[Saved entries]
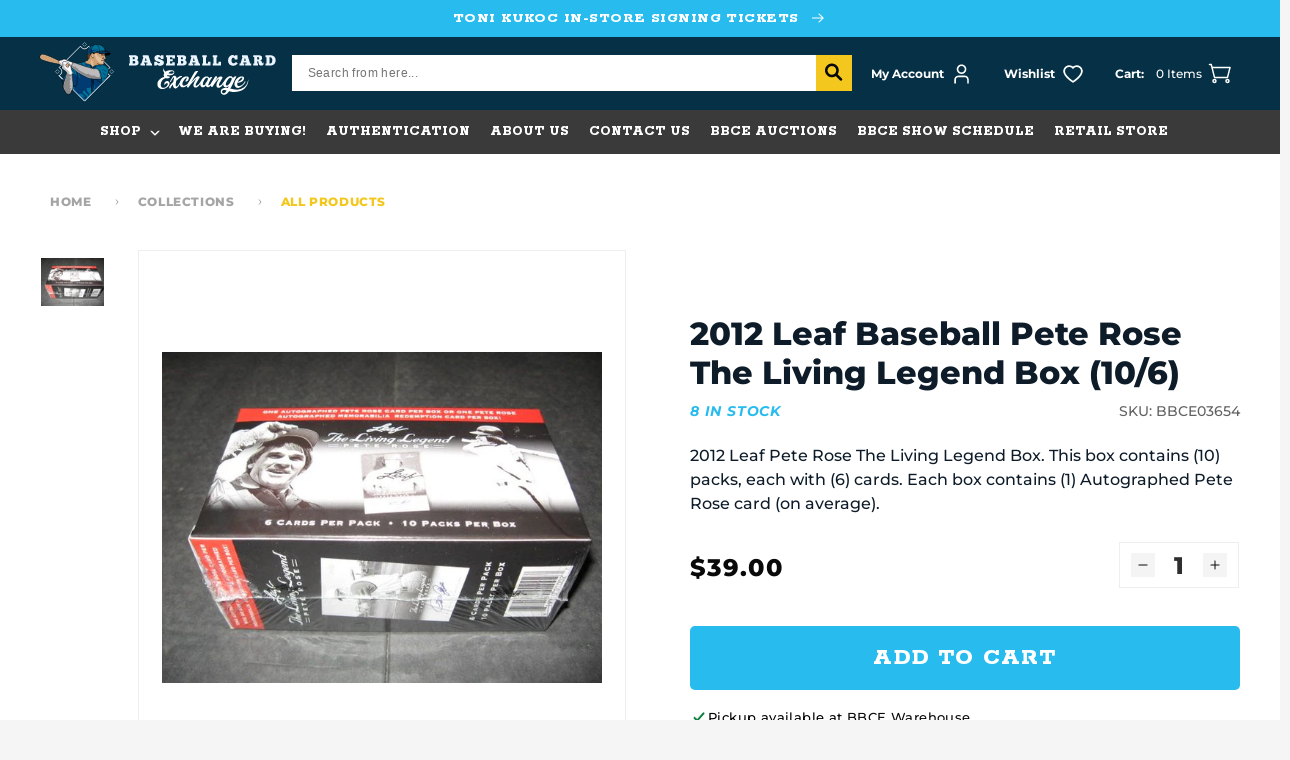

--- FILE ---
content_type: text/css
request_url: https://bbcexchange.com/cdn/shop/t/33/assets/section-main-page.css?v=74937659060512183771672722110
body_size: -334
content:
.page-title{margin-top:0}.main-page-title{margin-bottom:3rem}@media screen and (min-width: 750px){.main-page-title{margin-bottom:4rem}}.page-placeholder-wrapper{display:flex;justify-content:center}.page-placeholder{width:52.5rem;height:52.5rem}.page-width.page-width--narrow{max-width:107.8rem;padding-left:4rem;padding-right:4rem}.main-page-title{letter-spacing:.05em;text-transform:uppercase;color:#27bced}.rte h4,.rte h6,.rte .h4,.rte .h6{margin:0 0 16px;color:#0e1c29}.rte h4,.rte .h4{text-transform:uppercase}.rte p{margin:0 0 16px;font-size:16px;line-height:24px;color:#0e1c29}.rte a{color:#27bced!important;text-decoration:none;font-size:16px;line-height:24px}.rte ul,.rte ol{margin:0 0 16px}.rte ul li,.rte ol li{margin:0 0 6px;font-size:16px;line-height:24px;color:#0e1c29}.rte ul li:last-child,.rte ol li:last-child{margin:0}.rte ul{list-style:square}.rte ol li::marker{font-weight:700;font-size:16px;line-height:24px;color:#0e1c29}.rte hr{background:#cacaca;margin:0 0 24px}.rte>*:last-child{margin:0}@media screen and (max-width: 749px){.page-width.page-width--narrow{padding-left:1.6rem;padding-right:1.6rem}.main-page-title{margin:0 0 2.4rem}.rte a,.rte p,.rte ul li,.rte ol li,.rte ol li::marker{font-size:14px;line-height:22px}}
/*# sourceMappingURL=/cdn/shop/t/33/assets/section-main-page.css.map?v=74937659060512183771672722110 */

What is needed:
Look through the records above for the string "section", then copy every line that has it.

Answer to this task:
request_url: https://bbcexchange.com/cdn/shop/t/33/assets/section-main-page.css?v=74937659060512183771672722110
/*# sourceMappingURL=/cdn/shop/t/33/assets/section-main-page.css.map?v=74937659060512183771672722110 */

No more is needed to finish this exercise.